In my case, so long as there is a meat — any meat will do — on the bottom, corn on top of that and some sort of buttery mashed something over it all, I'm willing to call it good. I even do a quick version that involves no baking whatsoever. The meat and corn are browned in skillets while the potatoes are boiled and mashed nearby. Then I assemble individual portions directly onto serving plates.
I'm even willing to be liberal with the very name of the dish. When I was a child, I'd actually never heard of shepherd's pie. My great-grandmother always called it Chinese pie, a bit of a New England regionalism I've never been able to suss out the origins of. It wasn't until I was an adult that I realized my Chinese pie was everyone else's shepherd's pie.
And so with all due respect to the purists who will claim this is no shepherd's pie, I give you this wonderful version that begins with a blend of sausage and ground bison, and ends with buttery-brown sugar mashed sweet potatoes.
SWEET POTATO AND BISON SHEPHERD'S PIE
Ground bison pairs perfectly with the rich sweet potatoes and corn. Of course, any ground meat — including turkey, beef and lamb — can be substituted.

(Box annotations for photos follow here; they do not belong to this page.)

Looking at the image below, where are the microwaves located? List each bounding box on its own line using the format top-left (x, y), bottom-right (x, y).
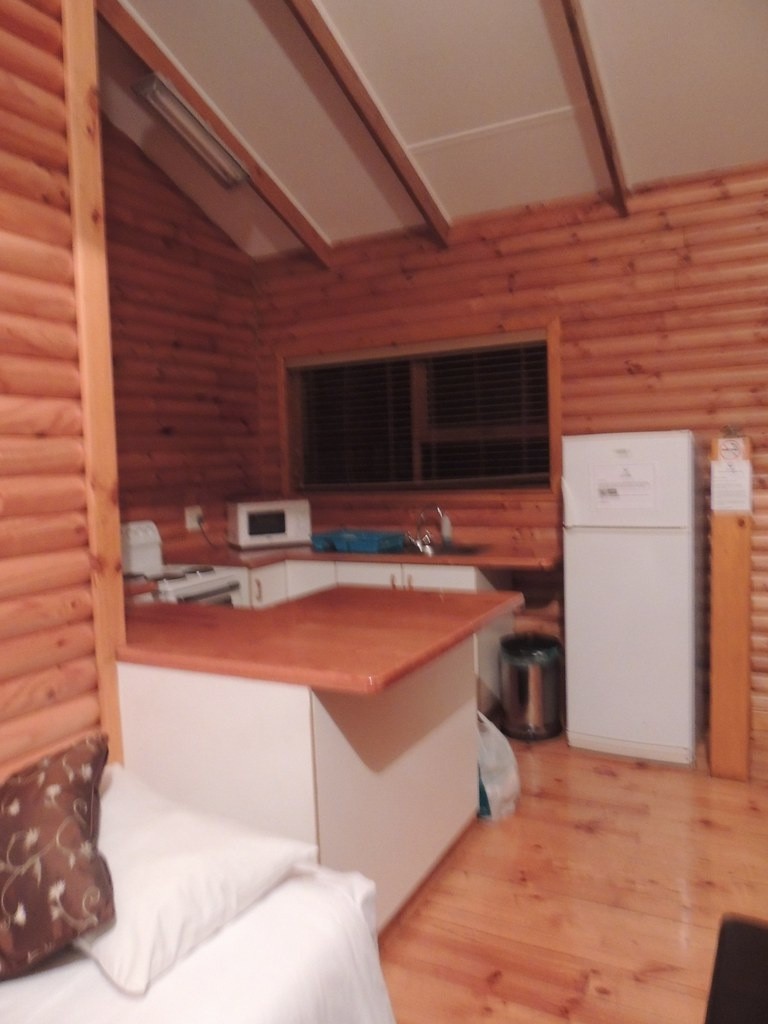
top-left (226, 497), bottom-right (312, 550)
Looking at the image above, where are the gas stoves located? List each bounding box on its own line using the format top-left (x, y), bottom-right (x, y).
top-left (119, 519), bottom-right (250, 609)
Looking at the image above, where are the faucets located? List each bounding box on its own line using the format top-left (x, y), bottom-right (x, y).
top-left (407, 503), bottom-right (445, 553)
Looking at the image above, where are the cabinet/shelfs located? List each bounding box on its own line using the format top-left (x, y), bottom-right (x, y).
top-left (165, 541), bottom-right (554, 715)
top-left (116, 581), bottom-right (525, 933)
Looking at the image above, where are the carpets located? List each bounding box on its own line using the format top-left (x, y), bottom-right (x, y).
top-left (704, 910), bottom-right (767, 1024)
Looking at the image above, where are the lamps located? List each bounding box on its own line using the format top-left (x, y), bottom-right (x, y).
top-left (131, 72), bottom-right (250, 190)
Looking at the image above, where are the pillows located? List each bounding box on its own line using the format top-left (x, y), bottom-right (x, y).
top-left (0, 734), bottom-right (115, 981)
top-left (70, 760), bottom-right (317, 997)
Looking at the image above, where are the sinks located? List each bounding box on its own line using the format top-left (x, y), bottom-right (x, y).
top-left (385, 540), bottom-right (483, 559)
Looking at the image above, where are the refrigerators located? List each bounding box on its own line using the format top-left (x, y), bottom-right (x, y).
top-left (559, 429), bottom-right (707, 765)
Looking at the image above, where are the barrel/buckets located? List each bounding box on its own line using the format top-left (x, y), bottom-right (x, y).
top-left (498, 632), bottom-right (560, 739)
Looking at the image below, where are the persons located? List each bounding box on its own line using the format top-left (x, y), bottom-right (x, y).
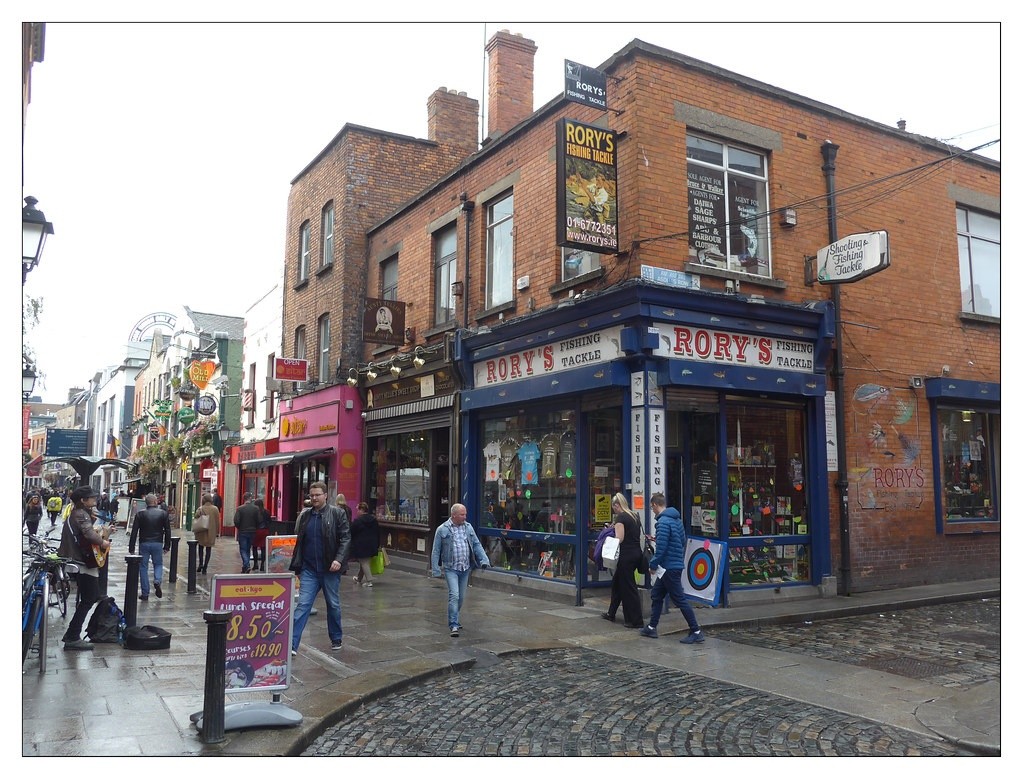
top-left (294, 499), bottom-right (312, 536)
top-left (22, 484), bottom-right (120, 546)
top-left (430, 502), bottom-right (490, 637)
top-left (287, 482), bottom-right (351, 656)
top-left (56, 485), bottom-right (110, 650)
top-left (639, 493), bottom-right (705, 644)
top-left (350, 501), bottom-right (383, 588)
top-left (129, 494), bottom-right (171, 601)
top-left (234, 491), bottom-right (258, 574)
top-left (252, 498), bottom-right (277, 572)
top-left (193, 493), bottom-right (221, 574)
top-left (211, 488), bottom-right (222, 513)
top-left (334, 493), bottom-right (352, 575)
top-left (600, 492), bottom-right (644, 628)
top-left (507, 497), bottom-right (553, 566)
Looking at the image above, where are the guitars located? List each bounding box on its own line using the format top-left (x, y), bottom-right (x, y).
top-left (78, 518), bottom-right (119, 569)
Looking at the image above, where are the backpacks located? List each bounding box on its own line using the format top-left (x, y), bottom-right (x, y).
top-left (85, 598), bottom-right (123, 642)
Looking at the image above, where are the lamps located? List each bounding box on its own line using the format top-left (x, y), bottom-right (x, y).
top-left (413, 345), bottom-right (436, 370)
top-left (367, 360), bottom-right (386, 382)
top-left (908, 376), bottom-right (924, 389)
top-left (347, 368), bottom-right (366, 388)
top-left (390, 354), bottom-right (408, 378)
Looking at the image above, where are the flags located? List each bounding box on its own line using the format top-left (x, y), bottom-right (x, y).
top-left (105, 408), bottom-right (166, 459)
top-left (27, 455), bottom-right (43, 477)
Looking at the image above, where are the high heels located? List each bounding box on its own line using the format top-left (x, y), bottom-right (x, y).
top-left (197, 564), bottom-right (204, 572)
top-left (202, 567), bottom-right (207, 574)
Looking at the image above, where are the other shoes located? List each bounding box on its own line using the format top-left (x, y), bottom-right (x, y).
top-left (450, 627), bottom-right (459, 636)
top-left (252, 566), bottom-right (259, 570)
top-left (260, 565), bottom-right (264, 571)
top-left (244, 568), bottom-right (251, 573)
top-left (458, 622), bottom-right (462, 627)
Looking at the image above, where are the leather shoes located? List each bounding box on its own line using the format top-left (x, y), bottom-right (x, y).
top-left (139, 595), bottom-right (148, 601)
top-left (154, 582), bottom-right (162, 598)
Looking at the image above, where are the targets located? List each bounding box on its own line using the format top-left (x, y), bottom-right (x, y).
top-left (680, 537), bottom-right (727, 608)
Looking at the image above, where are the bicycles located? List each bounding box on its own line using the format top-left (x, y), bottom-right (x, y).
top-left (22, 528), bottom-right (71, 675)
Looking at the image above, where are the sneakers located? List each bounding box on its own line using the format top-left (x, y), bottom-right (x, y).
top-left (64, 639), bottom-right (94, 650)
top-left (363, 583), bottom-right (373, 587)
top-left (680, 631), bottom-right (705, 643)
top-left (639, 624), bottom-right (657, 638)
top-left (601, 612), bottom-right (615, 621)
top-left (623, 621), bottom-right (643, 628)
top-left (331, 639), bottom-right (342, 649)
top-left (292, 648), bottom-right (297, 656)
top-left (353, 576), bottom-right (361, 584)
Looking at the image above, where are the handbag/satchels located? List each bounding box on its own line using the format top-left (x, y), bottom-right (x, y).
top-left (369, 552), bottom-right (384, 574)
top-left (123, 626), bottom-right (172, 650)
top-left (192, 505), bottom-right (209, 532)
top-left (638, 543), bottom-right (654, 574)
top-left (602, 536), bottom-right (620, 569)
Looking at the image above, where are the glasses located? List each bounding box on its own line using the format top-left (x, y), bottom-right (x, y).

Start to finish: 40 minutes
2 medium sweet potatoes, peeled and cut into 1/2-inch chunks
1 tablespoon olive oil
4 cloves garlic, minced
1 medium yellow onion, diced
1/2 pound loose Italian sausage meat
1 pound ground bison
1/4 teaspoon ground black pepper
6 ounces (half a bottle) stout or other dark beer
1 tablespoon cornstarch
2 tablespoons cool water
15-ounce can corn kernels, drained
8 1/4-ounce can creamed corn
1/4 cup milk
2 tablespoons butter
1 tablespoon packed brown sugar
Heat the oven to broil. Lightly oil a standard loaf pan.
Place the sweet potatoes in a large pot and add enough water to cover by 1 inch. Add a hefty pinch of salt to the water, then bring to a boil and cook until tender, about 10 minutes.

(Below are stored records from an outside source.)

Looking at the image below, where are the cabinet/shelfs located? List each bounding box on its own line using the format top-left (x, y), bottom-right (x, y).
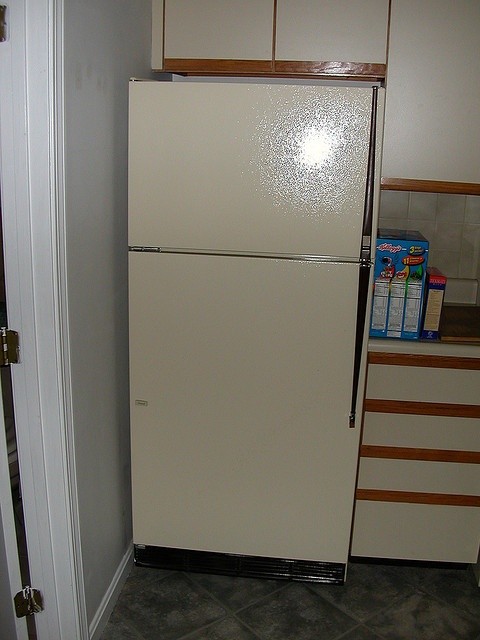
top-left (349, 341), bottom-right (480, 566)
top-left (150, 0), bottom-right (389, 78)
top-left (376, 0), bottom-right (480, 195)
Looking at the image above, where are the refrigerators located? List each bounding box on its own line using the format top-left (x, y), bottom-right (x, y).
top-left (126, 77), bottom-right (384, 586)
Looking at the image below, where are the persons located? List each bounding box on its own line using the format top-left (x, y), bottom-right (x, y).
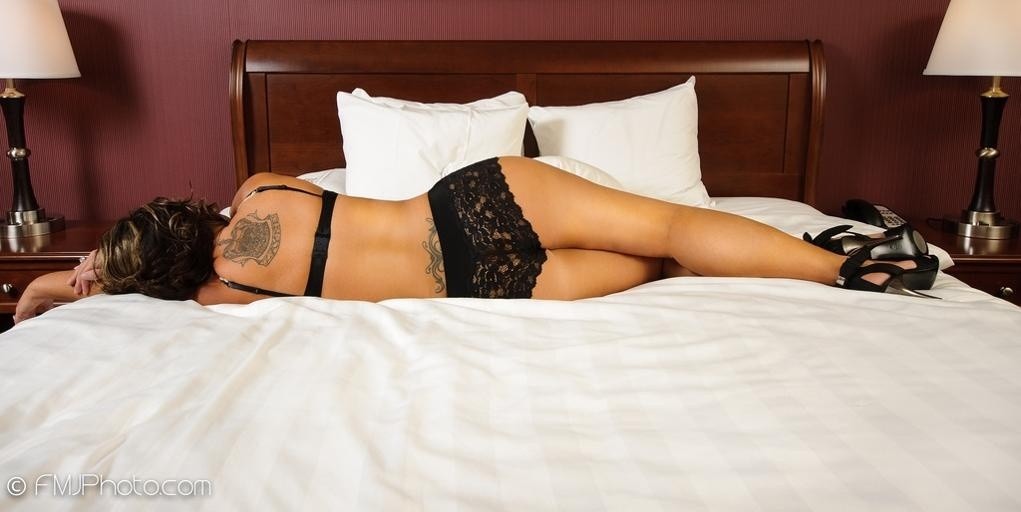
top-left (9, 156), bottom-right (946, 326)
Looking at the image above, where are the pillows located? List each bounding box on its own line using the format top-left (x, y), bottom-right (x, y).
top-left (334, 89), bottom-right (532, 196)
top-left (351, 87), bottom-right (526, 111)
top-left (523, 75), bottom-right (715, 211)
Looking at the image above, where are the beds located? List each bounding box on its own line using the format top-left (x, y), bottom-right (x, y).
top-left (3, 38), bottom-right (1018, 509)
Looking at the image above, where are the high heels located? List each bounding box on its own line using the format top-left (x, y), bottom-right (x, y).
top-left (835, 246), bottom-right (939, 298)
top-left (802, 222), bottom-right (928, 260)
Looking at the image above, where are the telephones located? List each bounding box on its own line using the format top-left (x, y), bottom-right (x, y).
top-left (843, 199), bottom-right (908, 230)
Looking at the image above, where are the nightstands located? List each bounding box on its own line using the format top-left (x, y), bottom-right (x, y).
top-left (898, 218), bottom-right (1020, 308)
top-left (0, 219), bottom-right (104, 328)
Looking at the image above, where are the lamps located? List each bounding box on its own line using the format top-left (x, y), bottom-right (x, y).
top-left (0, 0), bottom-right (84, 235)
top-left (915, 1), bottom-right (1020, 240)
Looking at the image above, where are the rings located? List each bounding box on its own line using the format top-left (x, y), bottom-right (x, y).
top-left (76, 249), bottom-right (88, 266)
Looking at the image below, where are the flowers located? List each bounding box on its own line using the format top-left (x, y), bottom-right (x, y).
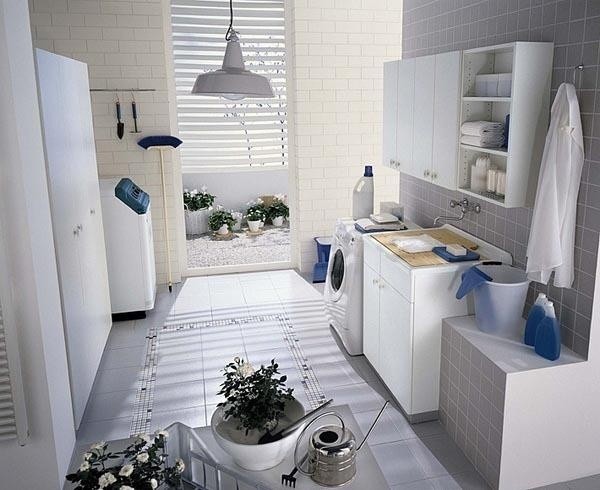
top-left (65, 431), bottom-right (186, 490)
top-left (207, 210), bottom-right (238, 231)
top-left (215, 354), bottom-right (298, 437)
top-left (245, 197), bottom-right (289, 220)
top-left (183, 185), bottom-right (213, 210)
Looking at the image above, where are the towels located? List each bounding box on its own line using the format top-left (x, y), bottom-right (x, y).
top-left (433, 245), bottom-right (480, 263)
top-left (355, 212), bottom-right (409, 232)
top-left (462, 120), bottom-right (505, 149)
top-left (389, 234), bottom-right (446, 254)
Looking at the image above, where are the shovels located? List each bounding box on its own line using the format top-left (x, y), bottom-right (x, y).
top-left (116, 102), bottom-right (124, 139)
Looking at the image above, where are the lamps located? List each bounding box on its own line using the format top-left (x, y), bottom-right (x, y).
top-left (189, 0), bottom-right (276, 103)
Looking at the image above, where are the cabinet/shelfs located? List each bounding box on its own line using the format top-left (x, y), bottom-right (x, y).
top-left (460, 41), bottom-right (554, 211)
top-left (363, 237), bottom-right (477, 426)
top-left (34, 47), bottom-right (116, 429)
top-left (416, 51), bottom-right (462, 192)
top-left (382, 57), bottom-right (415, 179)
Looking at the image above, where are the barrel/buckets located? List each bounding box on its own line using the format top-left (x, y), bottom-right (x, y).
top-left (472, 264), bottom-right (531, 338)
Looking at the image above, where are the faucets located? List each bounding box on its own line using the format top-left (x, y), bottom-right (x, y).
top-left (434, 198), bottom-right (481, 227)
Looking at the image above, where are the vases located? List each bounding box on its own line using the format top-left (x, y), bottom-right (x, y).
top-left (217, 224), bottom-right (229, 235)
top-left (212, 398), bottom-right (305, 473)
top-left (247, 217), bottom-right (286, 231)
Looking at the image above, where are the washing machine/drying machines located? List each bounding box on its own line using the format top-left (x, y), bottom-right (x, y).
top-left (98, 178), bottom-right (158, 313)
top-left (324, 217), bottom-right (423, 356)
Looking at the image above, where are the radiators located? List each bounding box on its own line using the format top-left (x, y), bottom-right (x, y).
top-left (0, 244), bottom-right (34, 450)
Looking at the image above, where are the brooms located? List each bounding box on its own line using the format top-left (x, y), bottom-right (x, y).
top-left (137, 135), bottom-right (183, 294)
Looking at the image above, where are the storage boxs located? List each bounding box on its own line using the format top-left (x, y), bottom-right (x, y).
top-left (474, 72), bottom-right (511, 97)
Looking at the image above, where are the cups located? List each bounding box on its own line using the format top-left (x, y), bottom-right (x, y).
top-left (486, 169), bottom-right (506, 197)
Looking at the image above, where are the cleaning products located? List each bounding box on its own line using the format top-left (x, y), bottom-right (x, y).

Meanwhile, in a large skillet over high, combine the olive oil, garlic and onion. Saute for 5 minutes, or until just tender. Add the sausage, bison and pepper. Saute until the meat is browned and cooked through, about 8 minutes. Carefully spoon or drain off any collected fat in the skillet. Add the beer and simmer until reduced by half, about 4 minutes.
In a small glass, mix the cornstarch with the cool water. Add the cornstarch mixture to the meat and stir until thickened. Remove from the heat. Season with salt.
Spread the meat and onion mixture evenly in the prepared loaf pan. In a small bowl, mix the corn kernels and creamed corn, then spread in an even layer over the meat. Set aside.
Once the sweet potatoes have cooked, drain and return them to the pot. Add the milk, butter and brown sugar, then mash until smooth. Season with salt. Spoon the potatoes evenly over the corn. Place the pan in the oven, about 10 inches below the broiler. Cook for 5 to 10 minutes, or until bubbling at the edges and starting to brown. Watch it carefully; some broilers run hotter than others.
Nutrition information per serving: 570 calories; 230 calories from fat; 25 g fat (10 g saturated; 0 g trans fats); 70 mg cholesterol; 65 g carbohydrate; 6 g fiber; 8 g sugar; 22 g protein; 710 mg sodium.